Salary: £80,000 – £100,000
Our client is a Series A BioTech startup that has recently raised £9M to accelerate the development of next-generation therapies and breakthrough discoveries.
By harnessing advanced data science, machine learning, and biotechnology, they’re unlocking new insights into biology that will drive innovation in healthcare and improve patient outcomes worldwide.
This is an exciting opportunity to join an early-stage, mission-driven team at the forefront of computational biology. With data at the core of their strategy, you’ll play a critical role in shaping how science and technology intersect to deliver meaningful impact.
Why Join?
- Impact – Your work will directly contribute to life-changing innovations in biotech, from discovery through to development.
- Innovation – Apply cutting-edge data science to some of the hardest problems in biology, combining computational methods with experimental research.
- Growth – As part of a scaling Series A company, you’ll gain ownership, exposure, and the chance to help define the future data science function.
About the Role
We are seeking a Data Scientist to join the growing team. You’ll design, implement, and optimise machine learning models and analytical workflows to extract insights from complex biological datasets. Your work will accelerate R&D, optimise experiments, and support the development of new biotech products and therapies.

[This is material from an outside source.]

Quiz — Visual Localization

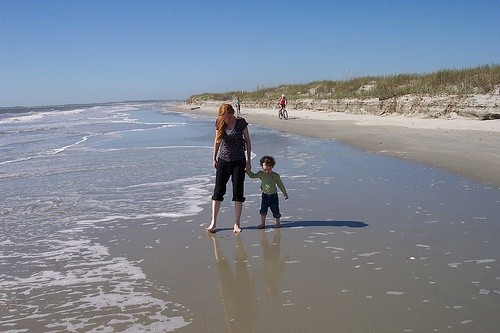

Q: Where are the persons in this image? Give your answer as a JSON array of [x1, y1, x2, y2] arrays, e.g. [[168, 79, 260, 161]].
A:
[[206, 102, 251, 233], [277, 93, 287, 115], [234, 97, 242, 114], [246, 155, 288, 227]]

This role is ideal for someone who thrives in a fast-paced, collaborative environment and is motivated to apply data-driven approaches to solve real-world biological challenges.
Key Responsibilities
Data Modelling & Analysis
- Build and apply machine learning and statistical models to biological datasets (genomics, transcriptomics, imaging, clinical, etc.).
- Develop predictive models to guide experimental design and inform decision-making.
- Perform statistical analysis and ensure robust validation of results.
Collaboration & Delivery
- Work closely with biologists, engineers, and clinicians to translate scientific challenges into computational solutions.
- Communicate findings to both technical and non-technical stakeholders through clear reports and visualisations.
- Contribute insights that shape R&D direction and product development.
Infrastructure & Tools
- Improve data pipelines and ensure data integrity in collaboration with engineering teams.
- Help shape the company’s data science toolkit, best practices, and standards.
- Document models, workflows, and methodologies to ensure reproducibility.
Required Qualifications
Technical Skills
- Degree (Master’s/PhD preferred) in Data Science, Statistics, Computer Science, Computational Biology, or a related field.
- Proficiency in Python and/or R, plus SQL for handling large datasets.
- Strong knowledge of statistical modelling, machine learning, and data visualisation.
- Experience with BI or data science tools (e.g. Jupyter, Tableau, Power BI, Looker).
- Bonus: familiarity with biological datasets (genomics, proteomics, clinical).
Business & Science Acumen
- Ability to frame biological research questions into data science problems.
- Strong grasp of experimental design and statistical validation.
- Experience in fast-paced, research-driven environments.
Soft Skills
- Excellent communicator, able to translate complex insights clearly.
- Highly detail-oriented with strong problem-solving ability.
- Comfortable working independently and in collaborative cross-functional teams.
- Motivated by the challenges and opportunities of an early-stage startup.
Preferred Qualifications
- Experience working in a biotech, life sciences, or healthcare data setting.
- Familiarity with cloud platforms (AWS, GCP, Azure).
- Knowledge of data engineering, pipelines, or workflow automation.
- Previous experience in a startup environment (Series A–B).